**INSTRUCTIONS TO FOLLOW:** Since the records include pictures, leave those out while you reproduce exactly and only the lines from the one containing "Wüstenwelt Dubais" through the one containing "Older Model Mobile", inclusive.

**** THE INPUT ****

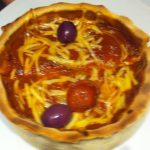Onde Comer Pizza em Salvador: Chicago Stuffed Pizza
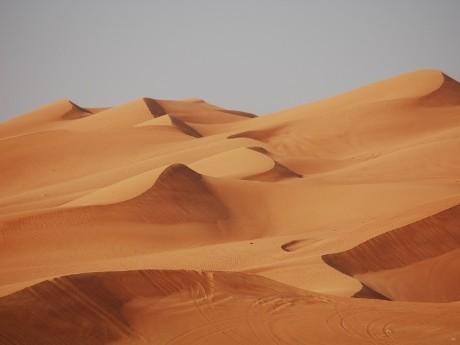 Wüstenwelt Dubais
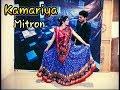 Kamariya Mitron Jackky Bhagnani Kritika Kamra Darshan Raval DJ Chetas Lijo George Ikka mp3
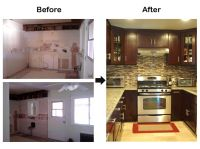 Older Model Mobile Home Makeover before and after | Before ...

****
**** THE INPUT ****

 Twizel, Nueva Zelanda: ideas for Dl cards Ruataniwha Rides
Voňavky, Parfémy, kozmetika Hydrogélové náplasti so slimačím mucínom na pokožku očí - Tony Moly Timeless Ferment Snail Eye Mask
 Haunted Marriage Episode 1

****
**** THE INPUT ****

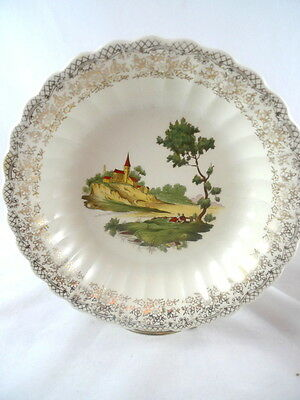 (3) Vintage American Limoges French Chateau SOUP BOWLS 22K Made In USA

****

**ANSWER TO THIS EXERCISE:**
 Wüstenwelt Dubais
 Kamariya Mitron Jackky Bhagnani Kritika Kamra Darshan Raval DJ Chetas Lijo George Ikka mp3
 Older Model Mobile Home Makeover before and after | Before ...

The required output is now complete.